2022年7月28日(木)市況解説 大引け
日経平均株価 27,815.48(+99.73)
TOPIX 1948.85(+3.10)
売買高概算 137679万株

大引け・続伸-後場はプラス圏で小動き

27日の東京株式市場で日経平均株価は続伸、前日比99.73円高の27815.48円で取引を終えた。米利上げペースの減速期待や好調な企業決算を支えに、朝方には300円近く上昇して節目の28000円台を回復する場面があったが、その後は目標達成感や円相場の強含みを嫌気して下げに転じる動きも見られた。後場は決算発表を手掛かりとした個別物色の色彩を強めるなか、小幅レンジの膠着商状となった。
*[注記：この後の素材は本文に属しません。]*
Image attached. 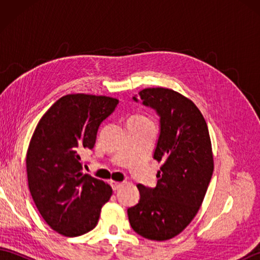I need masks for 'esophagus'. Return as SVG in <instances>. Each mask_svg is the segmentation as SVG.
Here are the masks:
<instances>
[{"label":"esophagus","mask_w":260,"mask_h":260,"mask_svg":"<svg viewBox=\"0 0 260 260\" xmlns=\"http://www.w3.org/2000/svg\"><path fill=\"white\" fill-rule=\"evenodd\" d=\"M124 184V182H119V181H110V185H112V187H113V190L114 191H116V190H118L119 187Z\"/></svg>","instance_id":"obj_1"}]
</instances>
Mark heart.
Instances as JSON below:
<instances>
[{
  "instance_id": "b5f03b06",
  "label": "heart",
  "mask_w": 260,
  "mask_h": 260,
  "mask_svg": "<svg viewBox=\"0 0 260 260\" xmlns=\"http://www.w3.org/2000/svg\"><path fill=\"white\" fill-rule=\"evenodd\" d=\"M129 120H136V121H148L150 120V118H147L146 116H142V115H136V116H133Z\"/></svg>"
}]
</instances>
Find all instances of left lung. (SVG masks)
I'll use <instances>...</instances> for the list:
<instances>
[{
    "instance_id": "left-lung-1",
    "label": "left lung",
    "mask_w": 260,
    "mask_h": 260,
    "mask_svg": "<svg viewBox=\"0 0 260 260\" xmlns=\"http://www.w3.org/2000/svg\"><path fill=\"white\" fill-rule=\"evenodd\" d=\"M139 96L161 117L153 157L162 165L154 189L137 185L140 201L127 214L135 233L164 241L181 234L201 207L214 167L211 140L206 119L191 99L162 87L145 88Z\"/></svg>"
}]
</instances>
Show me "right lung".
<instances>
[{
  "label": "right lung",
  "mask_w": 260,
  "mask_h": 260,
  "mask_svg": "<svg viewBox=\"0 0 260 260\" xmlns=\"http://www.w3.org/2000/svg\"><path fill=\"white\" fill-rule=\"evenodd\" d=\"M118 99L70 93L54 103L36 127L27 147V183L39 212L51 229L78 237L96 227L113 194L108 183L81 172L80 153L92 148L97 131Z\"/></svg>",
  "instance_id": "1"
}]
</instances>
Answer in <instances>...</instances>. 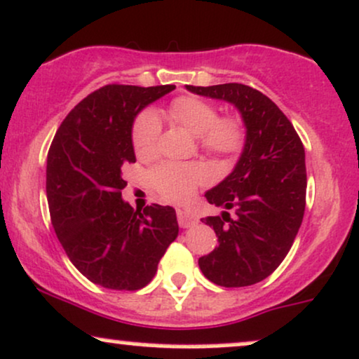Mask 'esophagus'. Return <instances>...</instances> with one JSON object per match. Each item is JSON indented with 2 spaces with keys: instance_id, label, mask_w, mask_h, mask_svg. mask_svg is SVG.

東証株価指数(TOPIX)も小幅続伸。東証プライム市場の売買代金は概算で3兆2742億円、売買高は同13億7679万株、値上がり銘柄数は全体の3分の2近い1203、値下がり549、変わらず85だった。業種別TOPIXは全33業種中、「電気・ガス」「鉱業」「サービス」など20業種が上昇し、下落は「輸送用機器」「保険」「空運」など13業種。午後の取引時間中に今3月期業績予想を上方修正した積水化学工業(4204)や、昼休み中に4-6月期の大幅増益を発表したメイテック(9744)が後場切り返し、きのうの決算発表が好感されたエムスリー(2413)は上げ幅を広げ14%近く上昇した。東邦ガス(9533)は今期利益見通しを据え置くも一段高で10%超えの急伸するなど、電力株・ガス株が軒並み買われた。エイチ・アイ・エス(9603)などのリオープン関連は終日しっかり。半面、円相場の強含みなどでトヨタ自動車(7203)、デンソー(6902)が下げ幅を広げ、4-6月期大幅営業減益の三菱電機(6503)が一段安、バリューコマース(2491)は今12月期予想の据え置きで成長鈍化が意識され、年初来安値を更新した。キッセイ薬品工業(4547)は子宮筋腫適応の開発品導出先の米企業が更生手続き入りしたとの発表が嫌気された。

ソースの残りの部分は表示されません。